Lesetext
Neustart
In die City
Heute will ich ins Zentrum von Lima. Weil es vorgestern so gut geklappt hat mit dem Spaziergang und weil ich gestern den ganzen Tag nichts getan ausser geschrieben habe, finde ich, dass ich es noch einmal zu Fuss versuchen könnte.
Ich gehe allerdings nicht davon aus, dass ich noch einmal die ganze Strecke laufe, aber wie man weiss, beginnt auch die grösste Reise mit dem ersten Schritt.
Schon bei den ersten Häuserblocks bin ich überrascht, dass es im Quartier einen kleinen Markt hat. Als ich am ersten Abend einen kurzen Spaziergang um den Block gemacht hatte, kam ich nicht bis hierher. Ich war in der Dunkelheit sehr vorsichtig unterwegs. Doch heute bei Tag sehe ich, dass ich fast alles in der nahen Umgebung bekomme. Gemüse und Früchte, Lebensmittel, Kosmetik, Medizin, Getränke, Fleisch, ja ganze Hühner hängen da.
Als ich einen Schritt in den Markt, der in einem unscheinbaren Gebäude stattfindet, mache, wird mir von einem Aufseher die Temperatur gemessen und als ich anfange, die eigenartigen Stände mit den Plastikplanen zu fotografieren, will er wissen, wozu ich das mache. Ich versuche zu erklären, dass mir diese Verkaufsstände gefallen, dass ich im Moment aber nichts kaufen möchte, weil ich in die Stadt gehe.

Ziele
a) Gib aus dem Lesetext über den Weg ins Zentrum von Lima die Stelle zwischen „Schon bei den“ und „Hühner hängen da.“ wortgetreu wieder, beide Stellen eingeschlossen.
b) Setze den Lesetext über den Gang durch den Markt in Lima im Anschluss an seinen letzten Satz fort.

Quellenauszug

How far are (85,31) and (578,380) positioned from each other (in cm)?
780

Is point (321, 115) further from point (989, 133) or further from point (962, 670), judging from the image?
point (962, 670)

Antworten
a)
Schon bei den ersten Häuserblocks bin ich überrascht, dass es im Quartier einen kleinen Markt hat. Als ich am ersten Abend einen kurzen Spaziergang um den Block gemacht hatte, kam ich nicht bis hierher. Ich war in der Dunkelheit sehr vorsichtig unterwegs. Doch heute bei Tag sehe ich, dass ich fast alles in der nahen Umgebung bekomme. Gemüse und Früchte, Lebensmittel, Kosmetik, Medizin, Getränke, Fleisch, ja ganze Hühner hängen da.

b)
Als ich weitergehe, merke ich plötzlich, dass mir jemand folgt. Es ist die junge Frau, deren kleinen Laden ich vorhin fotografiert habe. Sie ist ganz aufgeregt: Senora, Senora, ruft sie. "Sie haben vorhin meinen Lagen fotografiert, warum machen sie das?" will sie wissen. Die gleiche Erklärung, weil ich unterwegs bin und vieles fotografiere. Einfach so, für mich. "Ach so." Sie ist erleichtert und erzählt, dass sie bereits zweimal ausgeraubt wurde und jetzt befürchtet hat, dass ich sie ausspioniere... Sie wünscht mir einen guten Tag und que dios te bendiga (dass Gott mich segnen soll.)
Ich gehe weiter, komme durch ruhige Wohnquartiere. Es sind niedrige Häuser mit schönem Verputz oder farbigen Keramikplatten an der Fassade. Einige haben einen kleinen Vorgarten. Die Strassen scheinen nachts abgeschlossen zu werden, jedenfalls gibt s auf beiden Seiten hohe Gitterzäune mit Toren für Autos und Fussgänger.
Dann komme ich zu einer Bank, wo ich am Automaten dringend benötigte Nuevo Soles beziehen kann. Dass auch hier die Temperatur gemessen wird, muss ich wohl nicht mehr extra betonen. Es ist schon eigenartig. Überall steht jemand mit dem Mess-Gerät in der einen und dem Desinfektionsmittel in der anderen Hand.
Sogar als ich einen Blick in das auffällige Restaurant mit den beiden Fussballer werfen will, kommt der Kellner und will mir die Hände desinfiszieren. Ich will nur hineinsehen, kurz eine Foto schiessen und bin gleich wieder draussen. Hier geht es nicht um die EM sondern um den Copa America, der zur Zeit in Buenos Aires ausgetragen wird.
Ich gehe weiter, komme zu einer breiten Avenida. 4-spurig fahren hier die Autos in beide Richtungen. Es wird gehupt, Ess-Kuriere mit ihren farbigen Kisten auf dem Rücksitz drängen sich mit ihren Motorrädern zwischen den Autos durch, aber eigentlich ist alles ziemlich gesittet. Jedenfalls hält der ganze Verkehr, wenn die Ampel auf rot schaltet. Fussgängerstreifen werden nicht beachtet, aber die Ampeln stoppen den Pulk und lassen mich problemlos über die Strasse. Dass immer die Zahlen anzeigen, wie lange man noch warten, resp. wie lange man laufen kann, ist sehr praktisch und funktioniert überall.
Hier treffe ich auf eine Frau, die Süssigkeiten verkauft. Schokolade und Kaugummi. Ich kaufe zwei Schokoladen und frage, ob ich mich kurz zu ihr setzen darf. Sie breitet ihr Tuch neben sich aus, das sie sich über die Knie gelegt hat und bittet mich, Platz zu nehmen.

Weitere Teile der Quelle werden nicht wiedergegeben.